Function analysis and conditional logic

Function identification

Functions can be located via symbol tables, prolog/epilog patterns, or cross-references. Tools like Ghidra detect them automatically.

Every function begins with a prolog that sets up the stack frame (push ebp, mov ebp, esp) and ends with an epilog that restores it and returns (pop ebp, ret). Between them, calls (call) transfer control to subroutines, while jumps (jmp, je, jne) implement conditional branching, often preceded by a comparison (cmp).

Conditional analysis

Program decisions are represented as blocks with comparison instructions (cmp) and conditional jumps (je, jne, jg, jl). Understanding this logic helps identify critical branches: password validation, flow decisions, anti-analysis tricks.

Common techniques include following the execution flow with gdb or a graphical tool, focusing analysis on the code around main, printf, system, and network or system calls, and tracing how variables and buffers move on the stack.


Ethics and legality of binary analysis

Reverse engineering can have legitimate uses (auditing, research, learning), but it can also violate:

  • Copyright laws (restrictive licenses)
  • Terms of use (EULA)
  • Cybercrime laws if done without consent

In practice, this means only analyzing software from legitimate sources or binaries created for educational purposes, avoiding distribution of modified code without permission, and documenting all analysis for academic or security-improvement purposes. All technical practices must be backed by clear ethical principles and explicit authorization.


Hands-on lab

Requirements: Kali Linux, gdb, Ghidra or Cutter

In this lab you will analyze a binary that asks the user for a password. Your goal is to find the correct password without access to the source code, using only reverse engineering tools and techniques.
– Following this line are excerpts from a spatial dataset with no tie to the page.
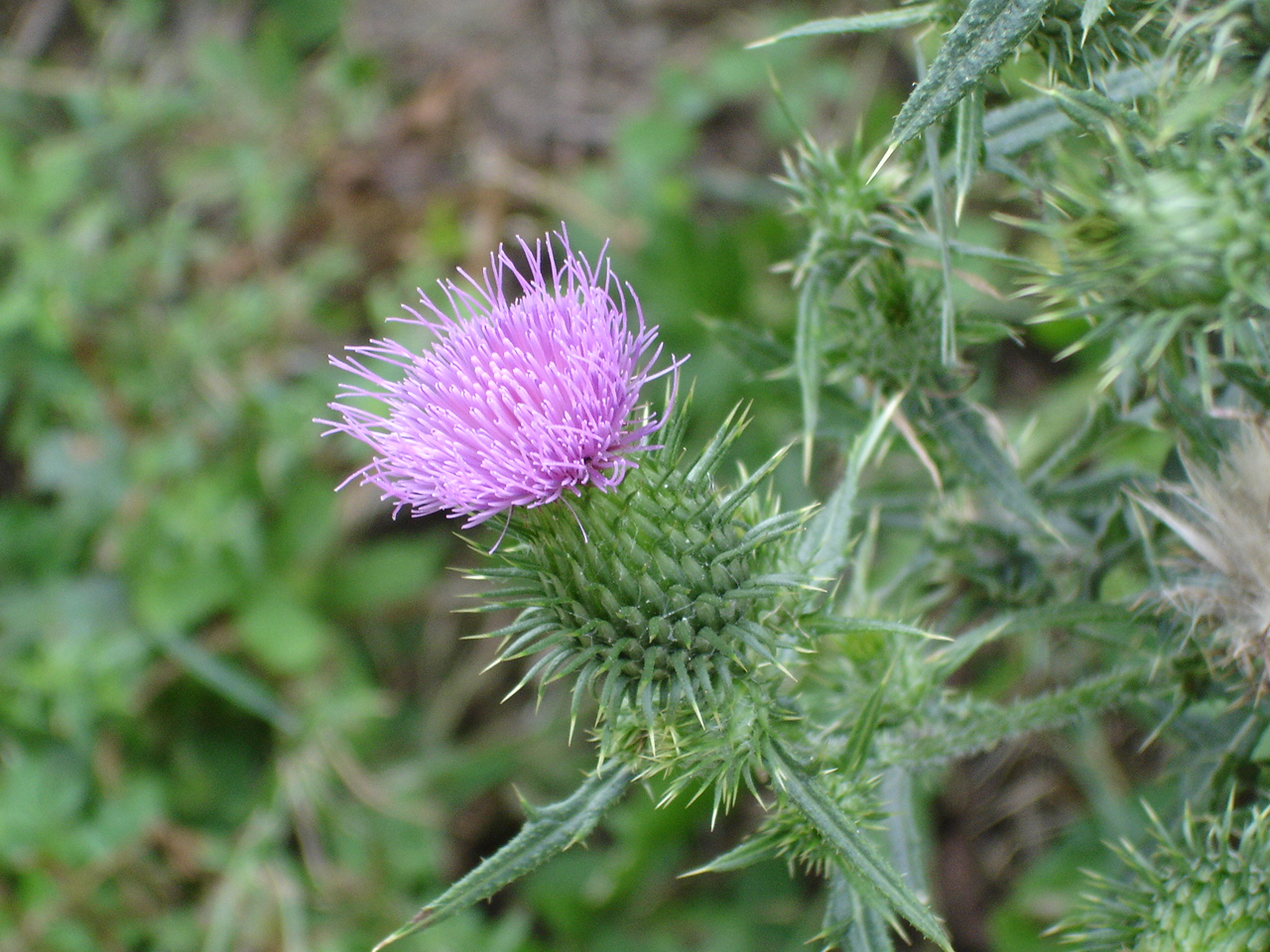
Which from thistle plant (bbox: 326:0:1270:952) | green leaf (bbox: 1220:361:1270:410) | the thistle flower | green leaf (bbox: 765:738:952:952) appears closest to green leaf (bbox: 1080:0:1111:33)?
thistle plant (bbox: 326:0:1270:952)

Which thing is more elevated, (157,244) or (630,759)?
(157,244)

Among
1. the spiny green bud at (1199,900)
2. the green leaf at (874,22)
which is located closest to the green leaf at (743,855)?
the spiny green bud at (1199,900)

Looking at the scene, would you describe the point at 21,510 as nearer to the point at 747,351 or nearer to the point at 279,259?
the point at 279,259

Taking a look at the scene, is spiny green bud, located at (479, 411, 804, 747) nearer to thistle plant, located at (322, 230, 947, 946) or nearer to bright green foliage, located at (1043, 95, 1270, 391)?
thistle plant, located at (322, 230, 947, 946)

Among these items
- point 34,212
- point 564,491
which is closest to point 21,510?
point 34,212

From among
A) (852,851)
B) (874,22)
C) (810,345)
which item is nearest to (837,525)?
(810,345)

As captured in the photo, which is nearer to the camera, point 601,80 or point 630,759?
point 630,759

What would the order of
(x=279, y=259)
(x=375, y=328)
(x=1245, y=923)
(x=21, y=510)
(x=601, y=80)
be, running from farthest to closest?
(x=601, y=80), (x=279, y=259), (x=375, y=328), (x=21, y=510), (x=1245, y=923)
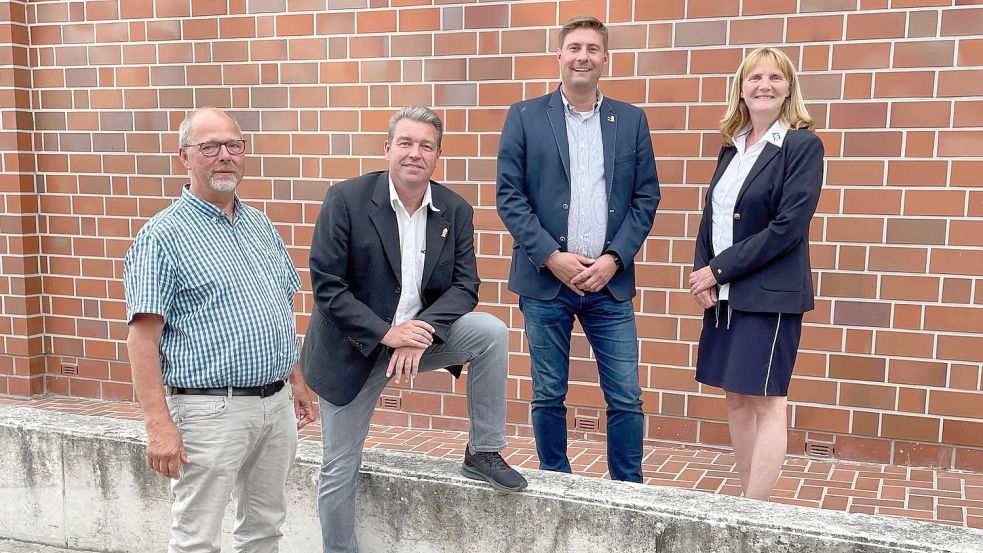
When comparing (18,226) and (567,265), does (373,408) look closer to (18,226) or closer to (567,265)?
(567,265)

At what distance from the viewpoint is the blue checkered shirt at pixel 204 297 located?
8.69 feet

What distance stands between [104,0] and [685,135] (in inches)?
162

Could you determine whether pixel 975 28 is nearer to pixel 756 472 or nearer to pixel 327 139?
pixel 756 472

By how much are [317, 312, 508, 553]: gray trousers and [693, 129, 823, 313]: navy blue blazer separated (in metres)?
0.97

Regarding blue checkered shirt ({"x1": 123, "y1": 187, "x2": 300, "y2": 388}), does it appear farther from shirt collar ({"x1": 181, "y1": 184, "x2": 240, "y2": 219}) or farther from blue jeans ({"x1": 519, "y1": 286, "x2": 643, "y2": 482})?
blue jeans ({"x1": 519, "y1": 286, "x2": 643, "y2": 482})

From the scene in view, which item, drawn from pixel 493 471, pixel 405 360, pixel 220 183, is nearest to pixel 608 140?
pixel 405 360

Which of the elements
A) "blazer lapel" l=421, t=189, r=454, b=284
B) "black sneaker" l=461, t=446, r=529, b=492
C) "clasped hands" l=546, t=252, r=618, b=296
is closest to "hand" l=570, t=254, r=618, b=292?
"clasped hands" l=546, t=252, r=618, b=296

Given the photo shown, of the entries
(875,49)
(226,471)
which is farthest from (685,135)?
(226,471)

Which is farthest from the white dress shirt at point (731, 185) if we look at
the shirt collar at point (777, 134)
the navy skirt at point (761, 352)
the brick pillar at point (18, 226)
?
the brick pillar at point (18, 226)

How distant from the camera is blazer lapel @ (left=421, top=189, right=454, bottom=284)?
3148 mm

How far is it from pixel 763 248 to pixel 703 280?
28cm

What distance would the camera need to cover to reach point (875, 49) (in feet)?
14.6

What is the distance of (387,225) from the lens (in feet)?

Part 0: Download the binary

  1. Download the crackme from crackmes.one. You will get a .zip file.

  2. Extract it. The zip file is password-protected — the password is crackmes.one:

unzip crackme.zip
  1. Make the binary executable:
chmod +x passguess

You should now have the passguess binary ready to analyze.

Part 1: Initial reconnaissance

Before opening any advanced tool, gather basic information about the binary.

  1. Determine the file type. Run the following command and note whether the binary is 32-bit or 64-bit, statically or dynamically linked, and whether symbols have been stripped:
file passguess

Write down the architecture (e.g. ELF 64-bit LSB executable, x86-64) — you will need this to choose the correct analysis mode later.

  1. Extract readable strings. Many binaries contain plaintext strings (prompts, error messages, hardcoded values). Search for them:
strings passguess | less

Look for anything that resembles a user-facing message (e.g. "Guess The Pass", "OK", "ERROR"). Also look for any short, suspicious strings that could be a hardcoded password or key. Write down every string that seems relevant. Note that strings will also show internal compiler artifacts and memory alignment data — not every short string is meaningful. You will confirm which one is the actual password in later parts.

  1. Inspect the disassembly for key functions. Get a raw disassembly listing and search for well-known function names:
objdump -d passguess | less

Inside less, press / and type main to jump to the main function. Also search for calls to library functions like strcmp, printf, puts, and scanf. These tell you what the program does: reads input, compares it, and prints a result.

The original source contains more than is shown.